14 Jan 2020 Turtle Haven

Olive Ridley turtle hatchlings excitedly flap their flippers as they proceed back to their home. /Photo Courtesy of Haron Deo Vargas


Sixty-six (66) Olive Ridley hatchlings were released back to their home on early morning of January 10, 2019. This was after the 65 days of their incubation period. The eggs were found last November 5, 2019 in front of Movenpick Resort & Spa Boracay Island, Malay, Aklan.

The Department of Environment and Natural Resources (DENR) in Region 6 was thankful for the turtle release in the island of Boracay, and the vigilance on turtle conservation sworn y stakeholders in the island.

“This hatchlings release and the recent visitation of whale shark last November 2019 in Boracay are good signs that the island (Boracay) is getting better and better because of the on-going rehabilitation that the government and the stakeholders are doing,” said DENR 6 Regional Executive Director Francisco E. Milla, Jr.

“Sea turtles and other marine life are fundamental creatures that is helpful in maintaining the health of our corals reefs and the whole marine life as well, and by that I would like to call on the public to avoid throwing your garbage anywhere, specifically in the bodies of water,” he emphasized.       

Marine lives are now affected by the environmental conditions such as temperature, clean water, and the deaths of their home –coral reefs, and it’s a call for us to act now.

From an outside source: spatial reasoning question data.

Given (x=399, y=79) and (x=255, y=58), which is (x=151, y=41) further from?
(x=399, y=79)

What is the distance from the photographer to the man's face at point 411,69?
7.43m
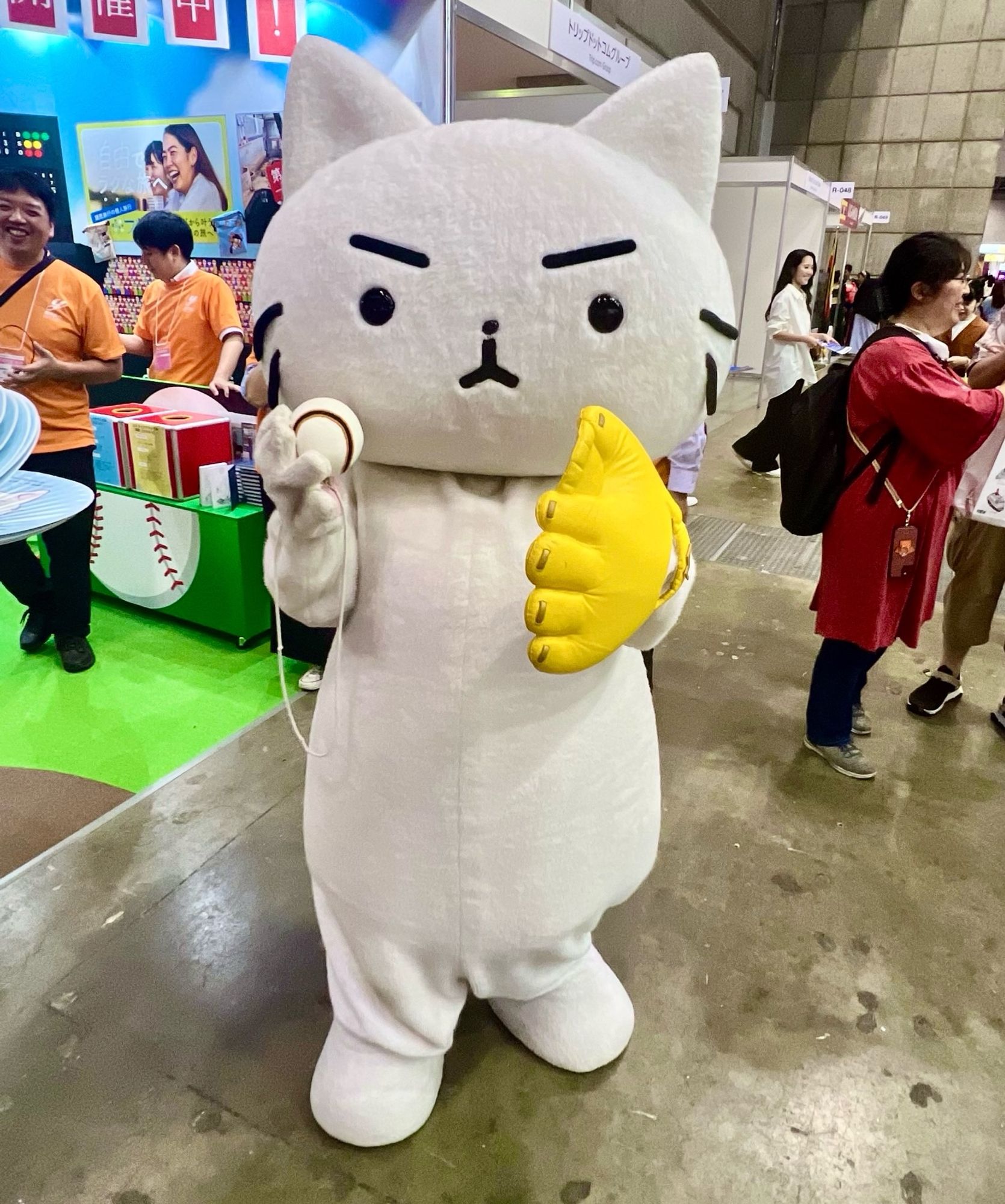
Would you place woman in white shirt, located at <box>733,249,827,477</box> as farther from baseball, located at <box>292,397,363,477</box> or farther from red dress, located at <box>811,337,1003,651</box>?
baseball, located at <box>292,397,363,477</box>

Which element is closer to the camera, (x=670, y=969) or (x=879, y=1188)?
(x=879, y=1188)

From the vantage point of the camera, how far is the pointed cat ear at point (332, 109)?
117 centimetres

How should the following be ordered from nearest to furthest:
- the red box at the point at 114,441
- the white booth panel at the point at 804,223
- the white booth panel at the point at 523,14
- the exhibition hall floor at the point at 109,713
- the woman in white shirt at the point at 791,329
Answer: the exhibition hall floor at the point at 109,713, the white booth panel at the point at 523,14, the red box at the point at 114,441, the woman in white shirt at the point at 791,329, the white booth panel at the point at 804,223

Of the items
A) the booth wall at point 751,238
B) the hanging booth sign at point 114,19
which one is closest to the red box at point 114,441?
the hanging booth sign at point 114,19

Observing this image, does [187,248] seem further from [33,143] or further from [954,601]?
[954,601]

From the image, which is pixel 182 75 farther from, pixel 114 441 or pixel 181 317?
pixel 114 441

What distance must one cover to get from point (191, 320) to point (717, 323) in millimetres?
2396

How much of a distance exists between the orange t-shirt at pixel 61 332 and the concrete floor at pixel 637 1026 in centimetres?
105

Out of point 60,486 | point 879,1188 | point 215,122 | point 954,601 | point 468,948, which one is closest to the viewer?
point 468,948

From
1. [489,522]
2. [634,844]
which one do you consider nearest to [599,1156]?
[634,844]

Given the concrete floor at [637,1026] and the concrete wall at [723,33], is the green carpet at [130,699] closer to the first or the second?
the concrete floor at [637,1026]

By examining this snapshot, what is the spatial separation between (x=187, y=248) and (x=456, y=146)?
2.17m

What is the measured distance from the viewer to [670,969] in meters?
1.93

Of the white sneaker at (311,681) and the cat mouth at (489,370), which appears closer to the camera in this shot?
the cat mouth at (489,370)
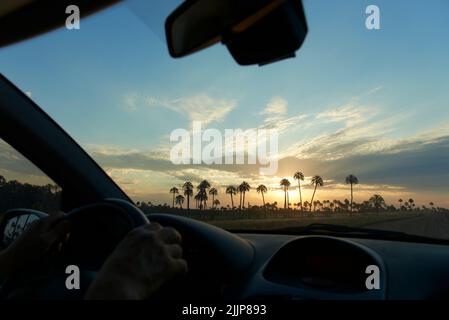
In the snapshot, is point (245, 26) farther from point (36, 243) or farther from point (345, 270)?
point (345, 270)

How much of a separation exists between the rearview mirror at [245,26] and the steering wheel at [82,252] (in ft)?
2.89

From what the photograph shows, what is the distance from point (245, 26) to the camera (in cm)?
184

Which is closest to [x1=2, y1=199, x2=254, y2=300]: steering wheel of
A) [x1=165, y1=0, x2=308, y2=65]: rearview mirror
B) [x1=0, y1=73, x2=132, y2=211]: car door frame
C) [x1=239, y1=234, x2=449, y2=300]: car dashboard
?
[x1=239, y1=234, x2=449, y2=300]: car dashboard

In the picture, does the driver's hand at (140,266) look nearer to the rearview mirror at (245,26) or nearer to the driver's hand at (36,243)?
the driver's hand at (36,243)

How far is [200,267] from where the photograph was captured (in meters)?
2.75

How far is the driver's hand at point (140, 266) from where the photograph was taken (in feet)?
5.38

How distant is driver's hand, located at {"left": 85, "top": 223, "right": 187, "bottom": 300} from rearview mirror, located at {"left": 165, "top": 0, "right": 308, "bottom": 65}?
0.86 metres

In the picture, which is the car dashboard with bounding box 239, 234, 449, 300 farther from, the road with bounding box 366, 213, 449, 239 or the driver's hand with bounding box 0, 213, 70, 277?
the driver's hand with bounding box 0, 213, 70, 277

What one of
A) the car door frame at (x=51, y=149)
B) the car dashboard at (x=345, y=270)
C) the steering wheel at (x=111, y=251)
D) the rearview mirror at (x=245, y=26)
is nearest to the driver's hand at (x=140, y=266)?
the steering wheel at (x=111, y=251)

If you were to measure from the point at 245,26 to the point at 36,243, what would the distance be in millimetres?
1556

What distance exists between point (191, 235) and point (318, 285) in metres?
0.82

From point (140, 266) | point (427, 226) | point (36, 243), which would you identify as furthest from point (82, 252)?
point (427, 226)

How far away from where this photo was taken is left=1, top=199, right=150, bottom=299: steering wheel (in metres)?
2.21

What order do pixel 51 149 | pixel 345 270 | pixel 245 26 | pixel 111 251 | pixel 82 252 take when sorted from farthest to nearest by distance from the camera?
pixel 51 149 < pixel 345 270 < pixel 82 252 < pixel 111 251 < pixel 245 26
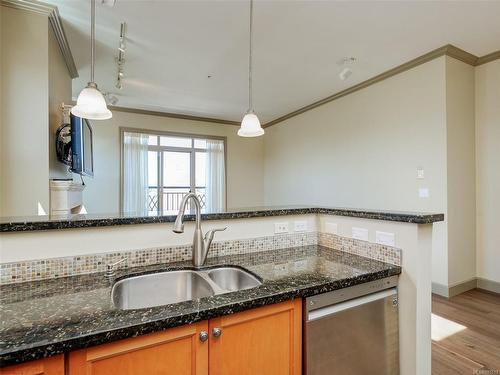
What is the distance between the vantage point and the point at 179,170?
609 centimetres

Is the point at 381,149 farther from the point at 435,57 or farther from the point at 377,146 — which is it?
the point at 435,57

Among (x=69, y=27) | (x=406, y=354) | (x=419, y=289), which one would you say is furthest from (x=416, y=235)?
(x=69, y=27)

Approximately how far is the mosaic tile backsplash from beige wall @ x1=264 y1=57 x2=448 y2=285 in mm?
2059

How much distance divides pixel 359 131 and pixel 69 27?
12.8 ft

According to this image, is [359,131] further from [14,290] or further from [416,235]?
[14,290]

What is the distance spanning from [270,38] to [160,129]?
367cm

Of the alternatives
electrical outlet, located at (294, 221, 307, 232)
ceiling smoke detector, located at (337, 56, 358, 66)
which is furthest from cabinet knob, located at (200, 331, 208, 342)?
ceiling smoke detector, located at (337, 56, 358, 66)

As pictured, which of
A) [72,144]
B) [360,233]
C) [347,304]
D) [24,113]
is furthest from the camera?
[72,144]

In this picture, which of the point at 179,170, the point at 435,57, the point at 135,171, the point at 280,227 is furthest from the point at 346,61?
the point at 135,171

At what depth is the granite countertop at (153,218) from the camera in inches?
45.8

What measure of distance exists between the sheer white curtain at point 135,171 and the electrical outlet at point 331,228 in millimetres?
4601

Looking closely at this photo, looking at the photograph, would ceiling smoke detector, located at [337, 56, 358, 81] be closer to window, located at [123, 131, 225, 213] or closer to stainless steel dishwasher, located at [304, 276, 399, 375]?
stainless steel dishwasher, located at [304, 276, 399, 375]

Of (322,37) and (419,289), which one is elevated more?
(322,37)

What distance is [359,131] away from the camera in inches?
162
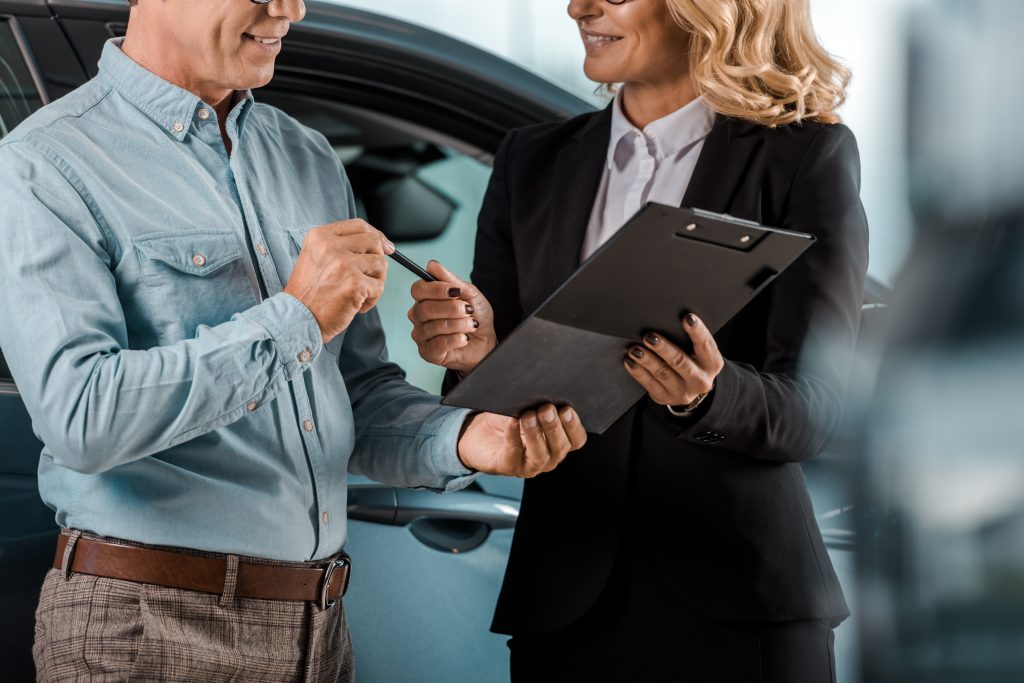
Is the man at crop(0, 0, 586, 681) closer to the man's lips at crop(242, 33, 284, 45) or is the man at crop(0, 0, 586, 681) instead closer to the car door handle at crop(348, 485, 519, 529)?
the man's lips at crop(242, 33, 284, 45)

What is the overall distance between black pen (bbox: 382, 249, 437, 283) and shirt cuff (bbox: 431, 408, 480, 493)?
0.15 m

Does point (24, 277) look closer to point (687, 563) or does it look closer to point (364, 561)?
point (687, 563)

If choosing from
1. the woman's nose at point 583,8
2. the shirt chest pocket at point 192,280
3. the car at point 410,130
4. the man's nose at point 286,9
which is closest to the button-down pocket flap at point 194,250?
the shirt chest pocket at point 192,280

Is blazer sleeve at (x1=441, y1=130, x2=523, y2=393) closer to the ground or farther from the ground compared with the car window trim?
closer to the ground

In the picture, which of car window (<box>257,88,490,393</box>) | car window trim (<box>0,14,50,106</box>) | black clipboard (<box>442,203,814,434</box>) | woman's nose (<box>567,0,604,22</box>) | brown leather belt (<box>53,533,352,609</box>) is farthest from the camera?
car window (<box>257,88,490,393</box>)

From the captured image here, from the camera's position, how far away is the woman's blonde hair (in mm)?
1281

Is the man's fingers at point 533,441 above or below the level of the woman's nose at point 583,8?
below

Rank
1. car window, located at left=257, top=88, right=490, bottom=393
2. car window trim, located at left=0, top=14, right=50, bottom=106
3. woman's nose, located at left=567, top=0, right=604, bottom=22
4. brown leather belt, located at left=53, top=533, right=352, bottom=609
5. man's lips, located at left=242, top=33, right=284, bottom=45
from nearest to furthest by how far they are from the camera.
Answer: brown leather belt, located at left=53, top=533, right=352, bottom=609 < man's lips, located at left=242, top=33, right=284, bottom=45 < woman's nose, located at left=567, top=0, right=604, bottom=22 < car window trim, located at left=0, top=14, right=50, bottom=106 < car window, located at left=257, top=88, right=490, bottom=393

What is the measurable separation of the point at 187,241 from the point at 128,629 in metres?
0.36

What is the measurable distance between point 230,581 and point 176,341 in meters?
0.23

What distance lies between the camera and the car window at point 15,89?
1718mm

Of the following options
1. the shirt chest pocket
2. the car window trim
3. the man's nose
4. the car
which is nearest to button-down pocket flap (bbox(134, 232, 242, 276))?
the shirt chest pocket

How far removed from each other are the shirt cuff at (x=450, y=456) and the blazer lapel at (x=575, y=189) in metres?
0.19

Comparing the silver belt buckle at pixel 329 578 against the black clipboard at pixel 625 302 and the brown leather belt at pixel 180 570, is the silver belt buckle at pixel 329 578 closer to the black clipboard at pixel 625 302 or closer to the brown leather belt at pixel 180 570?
the brown leather belt at pixel 180 570
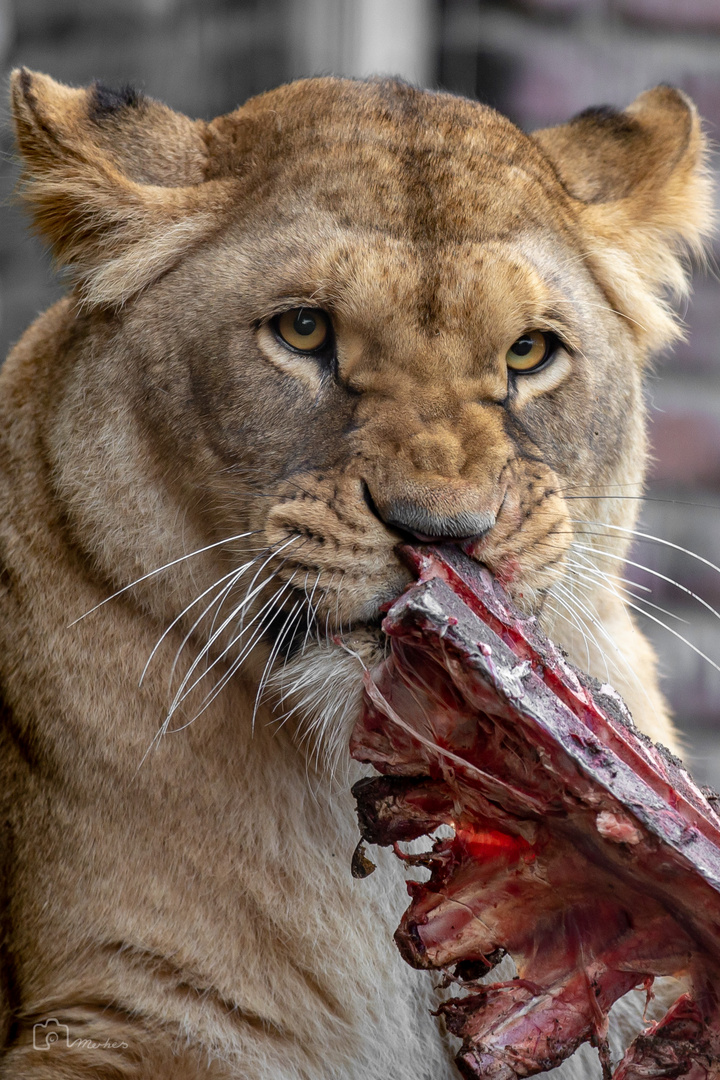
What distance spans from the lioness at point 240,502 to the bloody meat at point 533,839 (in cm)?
20

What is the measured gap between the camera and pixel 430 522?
4.55ft

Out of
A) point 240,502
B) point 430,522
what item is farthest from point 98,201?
point 430,522

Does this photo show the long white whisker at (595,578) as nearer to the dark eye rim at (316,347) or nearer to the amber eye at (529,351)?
the amber eye at (529,351)

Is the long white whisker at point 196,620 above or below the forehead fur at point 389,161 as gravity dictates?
below

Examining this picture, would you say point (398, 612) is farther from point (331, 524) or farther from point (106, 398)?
point (106, 398)

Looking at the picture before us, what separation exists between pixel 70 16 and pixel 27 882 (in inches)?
114

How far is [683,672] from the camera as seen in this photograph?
3.55 meters

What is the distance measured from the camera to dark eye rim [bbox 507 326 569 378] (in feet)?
5.43

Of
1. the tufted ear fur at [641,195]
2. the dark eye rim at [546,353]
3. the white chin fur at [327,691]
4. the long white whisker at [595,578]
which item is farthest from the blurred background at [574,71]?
the white chin fur at [327,691]

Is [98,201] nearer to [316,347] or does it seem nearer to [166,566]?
[316,347]

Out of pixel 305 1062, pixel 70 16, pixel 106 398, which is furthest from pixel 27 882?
pixel 70 16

Let us not be the reason for marine lives to suffer or die.

The name Olive ridley is taken from the color of its shell, olive green hue. They are currently the most abundant of all sea turtles. Their vulnerable status however, comes from the fact that they nest in very small number of places. Therefore, any disturbances to even one nesting site can have huge repercussions on their entire population, making them face a vulnerable extinction risk.

The Community ENR Office in Boracay Island is currently monitoring other two turtle nesting in the island, which are expected to hatch anytime soon.

Such releases and additional sightings of the marine life in coastal areas in the region demands for stricter protection of these precious marine animals. Waters around the region are indeed rich grounds which can sustainably support diverse marine wildlife. The Enhanced Biodiversity Conservation is one of the ten priority programs of DENR Secretary Roy A. Cimatu and is key to sustain the efforts in Boracay Island.